Technical details and data source:

The Backblaze folk have done a great service to the community by making their data freely available for anyone willing to poke at it at data release which includes the third quarter of 2015 was downloaded in early February 2016 and is reported here.

Here's a small sample of the 30,301,566 rows of raw data available from Backblaze. There's a separate CSV format file for each day of each year. These are stored under three year (eg 2013) directories. This is from the start of  "2013/2013-04-10.csv"

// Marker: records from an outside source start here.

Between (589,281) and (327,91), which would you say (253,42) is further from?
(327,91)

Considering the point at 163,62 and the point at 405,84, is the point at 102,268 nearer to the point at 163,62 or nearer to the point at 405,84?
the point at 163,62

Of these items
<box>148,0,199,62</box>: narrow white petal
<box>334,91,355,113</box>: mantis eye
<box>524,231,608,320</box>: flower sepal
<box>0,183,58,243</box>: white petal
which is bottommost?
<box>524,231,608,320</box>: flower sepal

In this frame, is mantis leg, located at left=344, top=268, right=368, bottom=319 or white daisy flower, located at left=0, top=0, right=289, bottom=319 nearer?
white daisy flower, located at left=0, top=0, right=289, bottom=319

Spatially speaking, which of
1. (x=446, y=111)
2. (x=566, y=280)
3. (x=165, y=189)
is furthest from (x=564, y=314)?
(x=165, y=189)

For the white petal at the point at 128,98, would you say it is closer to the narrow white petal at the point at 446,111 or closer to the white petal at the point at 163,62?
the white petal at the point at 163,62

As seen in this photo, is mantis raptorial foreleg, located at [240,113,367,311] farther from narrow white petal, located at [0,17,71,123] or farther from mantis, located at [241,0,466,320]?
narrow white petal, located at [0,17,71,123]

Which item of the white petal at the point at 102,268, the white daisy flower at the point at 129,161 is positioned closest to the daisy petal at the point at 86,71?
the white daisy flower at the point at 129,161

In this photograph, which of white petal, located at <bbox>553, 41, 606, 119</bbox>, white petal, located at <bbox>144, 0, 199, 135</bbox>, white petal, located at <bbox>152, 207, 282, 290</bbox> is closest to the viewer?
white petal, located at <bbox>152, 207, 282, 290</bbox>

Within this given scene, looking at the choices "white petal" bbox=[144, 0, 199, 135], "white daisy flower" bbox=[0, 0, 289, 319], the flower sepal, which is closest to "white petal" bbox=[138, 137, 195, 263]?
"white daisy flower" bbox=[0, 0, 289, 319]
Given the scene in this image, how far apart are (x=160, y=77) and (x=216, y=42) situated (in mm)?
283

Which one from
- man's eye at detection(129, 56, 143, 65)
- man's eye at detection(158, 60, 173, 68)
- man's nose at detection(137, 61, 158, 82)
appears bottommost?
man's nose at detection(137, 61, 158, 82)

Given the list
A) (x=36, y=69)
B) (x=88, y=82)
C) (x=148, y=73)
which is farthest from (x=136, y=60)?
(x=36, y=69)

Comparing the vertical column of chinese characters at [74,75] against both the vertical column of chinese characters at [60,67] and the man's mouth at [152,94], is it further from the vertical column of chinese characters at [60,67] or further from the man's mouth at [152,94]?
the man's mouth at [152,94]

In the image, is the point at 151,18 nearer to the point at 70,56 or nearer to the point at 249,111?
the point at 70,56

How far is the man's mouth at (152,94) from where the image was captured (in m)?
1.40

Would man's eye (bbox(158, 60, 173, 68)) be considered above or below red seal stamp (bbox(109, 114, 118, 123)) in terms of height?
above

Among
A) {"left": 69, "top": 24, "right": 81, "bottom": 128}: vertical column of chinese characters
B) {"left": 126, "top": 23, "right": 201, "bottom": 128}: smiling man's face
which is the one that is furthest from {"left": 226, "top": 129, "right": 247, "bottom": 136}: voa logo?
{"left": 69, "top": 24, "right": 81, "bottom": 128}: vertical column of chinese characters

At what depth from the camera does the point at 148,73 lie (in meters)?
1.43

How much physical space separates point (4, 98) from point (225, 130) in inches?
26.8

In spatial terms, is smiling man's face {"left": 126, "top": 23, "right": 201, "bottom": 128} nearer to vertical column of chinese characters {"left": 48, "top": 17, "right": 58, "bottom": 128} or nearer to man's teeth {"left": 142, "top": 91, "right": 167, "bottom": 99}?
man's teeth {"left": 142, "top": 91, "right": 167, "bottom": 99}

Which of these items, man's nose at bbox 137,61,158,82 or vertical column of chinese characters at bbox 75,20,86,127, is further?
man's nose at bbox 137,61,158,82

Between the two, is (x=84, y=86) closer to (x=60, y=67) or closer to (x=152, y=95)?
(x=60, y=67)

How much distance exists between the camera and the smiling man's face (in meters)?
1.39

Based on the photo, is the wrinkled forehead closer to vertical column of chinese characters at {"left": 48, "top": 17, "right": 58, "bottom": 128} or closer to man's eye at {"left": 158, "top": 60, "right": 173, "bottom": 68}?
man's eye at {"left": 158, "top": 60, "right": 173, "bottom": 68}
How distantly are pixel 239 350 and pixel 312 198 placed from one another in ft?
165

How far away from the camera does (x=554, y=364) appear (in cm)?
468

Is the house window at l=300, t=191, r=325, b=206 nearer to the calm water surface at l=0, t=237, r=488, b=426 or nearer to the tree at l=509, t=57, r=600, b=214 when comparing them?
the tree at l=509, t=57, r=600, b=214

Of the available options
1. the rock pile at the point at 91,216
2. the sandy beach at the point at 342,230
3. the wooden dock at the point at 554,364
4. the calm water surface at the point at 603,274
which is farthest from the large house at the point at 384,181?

date serial_number model capacity_bytes failure
2013-04-10 MJ0351YNG9Z0XA Hitachi HDS5C3030ALA630 3000592982016 0
2013-04-10 MJ0351YNG9WJSA Hitachi HDS5C3030ALA630 3000592982016 0
2013-04-10 MJ0351YNG9Z7LA Hitachi HDS5C3030ALA630 3000592982016 0
2013-04-10 MJ0351YNGAD37A Hitachi HDS5C3030ALA630 3000592982016 0

Since I don't trust the smartdrive stats, I threw all those columns away and split out the manufacturer code and model from the "model" field.

The Kaplan-Meier plot and test statistics are available in most worthwhile statistical packages and I used the npsurv function from the R survival package for the plots and statistics reported here. In order to improve the reliability of the model curves, drives with fewer than 500 observations were dropped.

A python script was used to read all the files, keeping track of the appearance and disappearance of each unique drive as defined by a combination of model and serial_number, while processing each day's data in sequence. No database needed - python easily handles this data as an in memory dictionary, after dropping all the smartdrive columns. After reading all 30 million rows, a summary file containing a single row for each unique drive with the date it first appeared, the number of days it was under observation and a code indicating whether it failed or not was written. That script processed about 30,000 csv rows a second on my oldish desktop taking about 17 minutes for the entire dataset. The R script takes only a few seconds to perform the KM analysis and generate plots.